Hmm... You'd probably never do this, but what if you told him your feelings? Maybe it'd help you sort yours out. Or- do you think you'll be able to continue talking to him- even if it's awkward? As friends? I mean... won't he suspect something if you just stop responding after he's said that he was with his girlfriend? Somehow, isn't it better that he's revealed that he has a girlfriend now when you've started to talk to him again in case you would hint something and that'd make you two awkward?

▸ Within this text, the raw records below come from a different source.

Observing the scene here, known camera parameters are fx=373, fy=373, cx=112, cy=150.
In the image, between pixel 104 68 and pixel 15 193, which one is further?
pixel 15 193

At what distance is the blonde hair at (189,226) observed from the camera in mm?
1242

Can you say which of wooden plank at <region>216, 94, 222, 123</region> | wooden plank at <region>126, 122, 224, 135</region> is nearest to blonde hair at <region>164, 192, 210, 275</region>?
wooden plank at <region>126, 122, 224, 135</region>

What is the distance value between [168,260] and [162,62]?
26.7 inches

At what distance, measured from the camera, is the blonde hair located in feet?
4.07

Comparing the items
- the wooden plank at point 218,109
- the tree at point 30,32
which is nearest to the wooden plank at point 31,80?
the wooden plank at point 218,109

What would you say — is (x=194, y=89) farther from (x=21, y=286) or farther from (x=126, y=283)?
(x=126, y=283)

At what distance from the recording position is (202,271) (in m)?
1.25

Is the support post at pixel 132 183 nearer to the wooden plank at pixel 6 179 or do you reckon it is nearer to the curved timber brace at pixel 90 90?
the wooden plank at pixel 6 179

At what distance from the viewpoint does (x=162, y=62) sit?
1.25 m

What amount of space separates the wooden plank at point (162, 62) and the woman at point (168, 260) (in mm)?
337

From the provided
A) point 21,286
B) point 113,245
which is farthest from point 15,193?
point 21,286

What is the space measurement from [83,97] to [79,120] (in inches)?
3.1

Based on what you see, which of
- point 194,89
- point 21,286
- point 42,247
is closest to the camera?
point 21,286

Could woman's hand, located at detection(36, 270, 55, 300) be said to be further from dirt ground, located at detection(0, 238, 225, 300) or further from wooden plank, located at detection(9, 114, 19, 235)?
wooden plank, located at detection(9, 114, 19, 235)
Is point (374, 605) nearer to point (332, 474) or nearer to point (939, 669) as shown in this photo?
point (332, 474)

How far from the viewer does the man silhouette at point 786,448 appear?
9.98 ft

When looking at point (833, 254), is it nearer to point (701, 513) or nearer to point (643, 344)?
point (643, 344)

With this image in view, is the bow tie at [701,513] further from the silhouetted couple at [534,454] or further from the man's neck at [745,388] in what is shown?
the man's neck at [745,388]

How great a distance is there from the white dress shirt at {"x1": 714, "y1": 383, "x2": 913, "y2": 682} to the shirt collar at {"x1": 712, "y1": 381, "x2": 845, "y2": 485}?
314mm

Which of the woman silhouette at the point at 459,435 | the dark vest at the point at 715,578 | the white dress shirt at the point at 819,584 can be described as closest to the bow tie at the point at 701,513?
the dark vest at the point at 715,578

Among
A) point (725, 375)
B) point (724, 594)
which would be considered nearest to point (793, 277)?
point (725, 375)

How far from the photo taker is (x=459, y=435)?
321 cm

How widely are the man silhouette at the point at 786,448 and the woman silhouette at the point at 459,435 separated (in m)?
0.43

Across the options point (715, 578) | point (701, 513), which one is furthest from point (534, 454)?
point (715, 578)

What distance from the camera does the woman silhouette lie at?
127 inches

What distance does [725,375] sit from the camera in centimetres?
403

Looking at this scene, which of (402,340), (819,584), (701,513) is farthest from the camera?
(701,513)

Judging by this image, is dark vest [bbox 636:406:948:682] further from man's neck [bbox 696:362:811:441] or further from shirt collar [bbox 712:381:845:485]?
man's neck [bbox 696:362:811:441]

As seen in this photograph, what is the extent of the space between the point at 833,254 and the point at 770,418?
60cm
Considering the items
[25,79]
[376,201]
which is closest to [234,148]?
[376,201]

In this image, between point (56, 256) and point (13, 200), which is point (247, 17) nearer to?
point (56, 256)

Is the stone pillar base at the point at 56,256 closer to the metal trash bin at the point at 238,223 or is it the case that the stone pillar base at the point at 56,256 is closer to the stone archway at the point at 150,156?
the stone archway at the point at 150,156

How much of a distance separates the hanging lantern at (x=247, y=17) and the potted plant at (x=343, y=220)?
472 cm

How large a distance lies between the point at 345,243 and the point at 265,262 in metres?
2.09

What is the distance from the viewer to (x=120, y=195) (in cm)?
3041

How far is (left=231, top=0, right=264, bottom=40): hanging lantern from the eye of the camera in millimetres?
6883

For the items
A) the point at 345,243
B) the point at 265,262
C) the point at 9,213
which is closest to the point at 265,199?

I'm sure you'll find your special someone one day. Maybe not now, but definitely one day. I feel like this would hurt more if you had been together before? Cloudie, feel free to throw knives at me if this didn't help at all... ; A ; I can't say that I know what you're feeling because I don't. ; n ;
I've never had a guy treat me or make me feel special, like your friend have. i̶ ̶d̶o̶n̶t̶ ̶t̶h̶i̶n̶k̶ ̶a̶n̶y̶ ̶g̶u̶y̶ ̶w̶o̶u̶l̶d̶ ̶l̶i̶k̶e̶ ̶s̶o̶m̶e̶o̶n̶e̶ ̶l̶i̶k̶e̶ ̶m̶e̶ ̶t̶b̶h̶
I really wish I was with you right now <///3 sends you lots of hugs ♡♡
KrisLuHan3
#4
You're a fighter! You will get over it eventually for now just cry it all out! Fighting!